Among participants with atherosclerotic vascular disease, the addition of extended-release niacin-laropiprant to statin-based LDL cholesterol-lowering therapy did not significantly reduce the risk of major vascular events but did increase the risk of serious adverse events. (Funded by Merck and others; HPS2-THRIVE ClinicalTrials.gov number, NCT00461630.).
尽管使用他汀类药物有效降低了低密度脂蛋白胆固醇(LDL-C)水平,但有血管疾病证据的患者仍存在随后发生血管事件的风险增加。烟酸可降低 LDL-C 水平并升高高密度脂蛋白胆固醇(HDL-C)水平,但它的临床疗效和安全性尚不确定。
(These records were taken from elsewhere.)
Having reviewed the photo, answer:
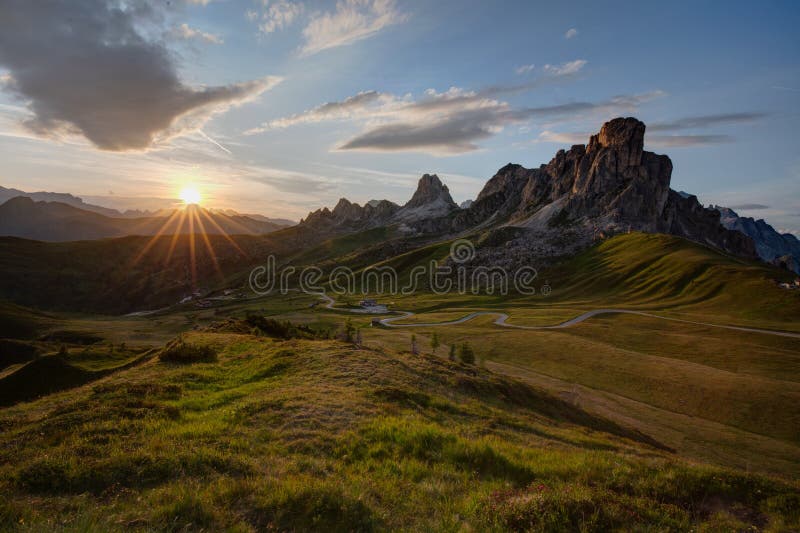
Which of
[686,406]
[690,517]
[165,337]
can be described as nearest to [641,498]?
[690,517]

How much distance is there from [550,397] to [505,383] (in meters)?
6.33

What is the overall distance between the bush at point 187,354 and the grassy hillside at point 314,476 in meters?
9.23

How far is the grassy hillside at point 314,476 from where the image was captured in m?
8.09

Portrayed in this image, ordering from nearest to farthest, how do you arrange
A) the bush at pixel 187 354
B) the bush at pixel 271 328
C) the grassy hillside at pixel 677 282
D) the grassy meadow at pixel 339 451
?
the grassy meadow at pixel 339 451 < the bush at pixel 187 354 < the bush at pixel 271 328 < the grassy hillside at pixel 677 282

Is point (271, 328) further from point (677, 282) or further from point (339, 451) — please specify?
point (677, 282)

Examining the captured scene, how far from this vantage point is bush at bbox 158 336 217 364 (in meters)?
27.8

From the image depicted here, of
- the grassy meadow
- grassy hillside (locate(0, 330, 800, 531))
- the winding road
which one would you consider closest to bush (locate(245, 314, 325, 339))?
the grassy meadow

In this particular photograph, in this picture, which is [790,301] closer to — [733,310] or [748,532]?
[733,310]

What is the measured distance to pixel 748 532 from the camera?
8.85m

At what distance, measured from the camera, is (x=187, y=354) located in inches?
1118

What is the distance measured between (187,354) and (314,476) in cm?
2318

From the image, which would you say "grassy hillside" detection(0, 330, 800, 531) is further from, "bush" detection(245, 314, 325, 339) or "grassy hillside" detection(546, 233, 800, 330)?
"grassy hillside" detection(546, 233, 800, 330)

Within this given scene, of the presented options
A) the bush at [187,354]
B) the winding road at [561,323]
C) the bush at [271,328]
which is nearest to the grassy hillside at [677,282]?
the winding road at [561,323]

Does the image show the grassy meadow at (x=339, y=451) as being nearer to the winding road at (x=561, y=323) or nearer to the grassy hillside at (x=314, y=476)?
the grassy hillside at (x=314, y=476)
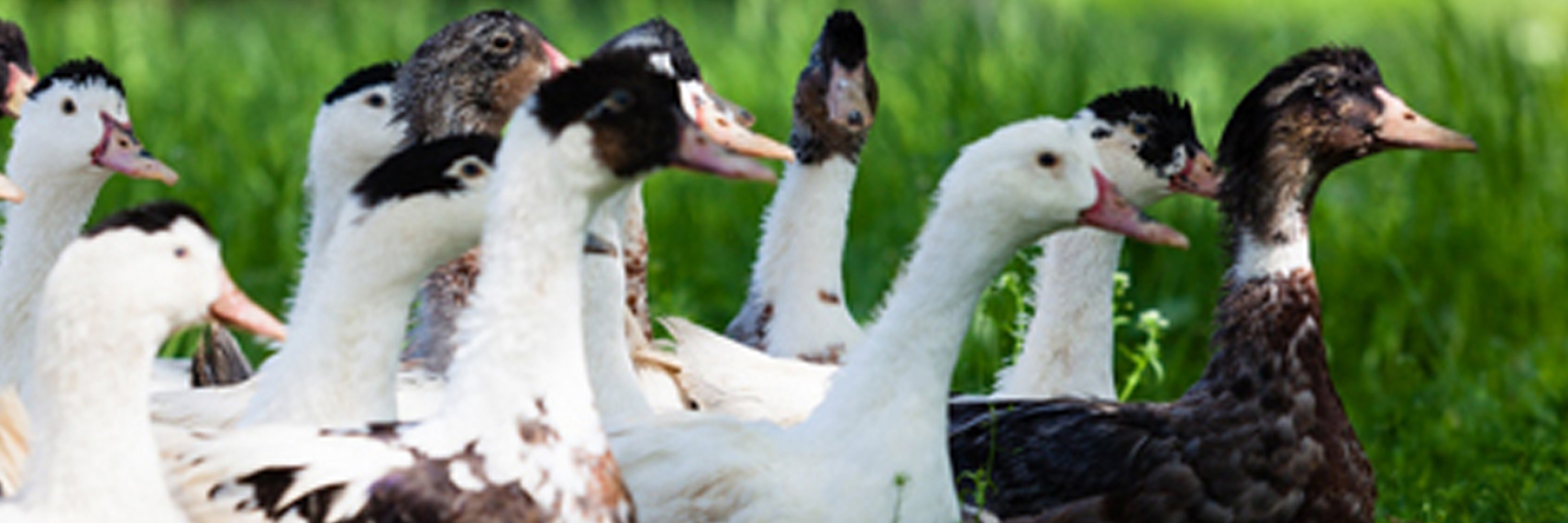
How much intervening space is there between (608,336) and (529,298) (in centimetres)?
159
在标准化基于他汀类药物的 LDL-C 降低治疗和确定参与者能够在无临床显著不良反应的情况下服用缓释烟酸的预随机导入期后,我们将 25673 名患有血管疾病的成年人随机分配接受 2g 缓释烟酸和 40mg 拉罗匹坦或匹配的安慰剂,每日一次。主要结局是首次主要血管事件(非致死性心肌梗死、因冠状动脉原因死亡、卒中和动脉血运重建)。
在中位数为 3.9 年的随访期间,与安慰剂组相比,接受缓释烟酸-拉罗匹坦治疗的患者 LDL-C 水平平均降低 10mg/dL(0.25mmol/L,以中心实验室测量为准),HDL-C 水平平均升高 6mg/dL(0.16mmol/L)。与安慰剂组相比,缓释烟酸-拉罗匹坦组的主要血管事件发生率无显著差异(分别为 13.2%和 13.7%的患者发生事件;率比为 0.96;95%置信区间[CI]为 0.90 至 1.03;P=0.29)。缓释烟酸-拉罗匹坦与糖尿病控制的严重紊乱发生率增加相关(与安慰剂相比,绝对差异为 3.7 个百分点;P<0.001),糖尿病诊断发生率增加(绝对差异为 1.3 个百分点;P<0.001),以及与胃肠道系统(绝对差异为 1.0 个百分点;P<0.001)、肌肉骨骼系统(绝对差异为 0.7 个百分点;P<0.001)、皮肤(绝对差异为 0.3 个百分点;P=0.003)以及意外的感染(绝对差异为 1.4 个百分点;P<0.001)和出血(绝对差异为 0.7 个百分点;P<0.001)相关的严重不良事件发生率增加。
在患有动脉粥样硬化性血管疾病的患者中,缓释烟酸-拉罗匹坦联合他汀类药物降低 LDL-C 治疗并未显著降低主要血管事件的风险,但增加了严重不良事件的风险。(由默克公司和其他公司资助;HPS2-THRIVE 临床试验.gov 编号,NCT00461630。)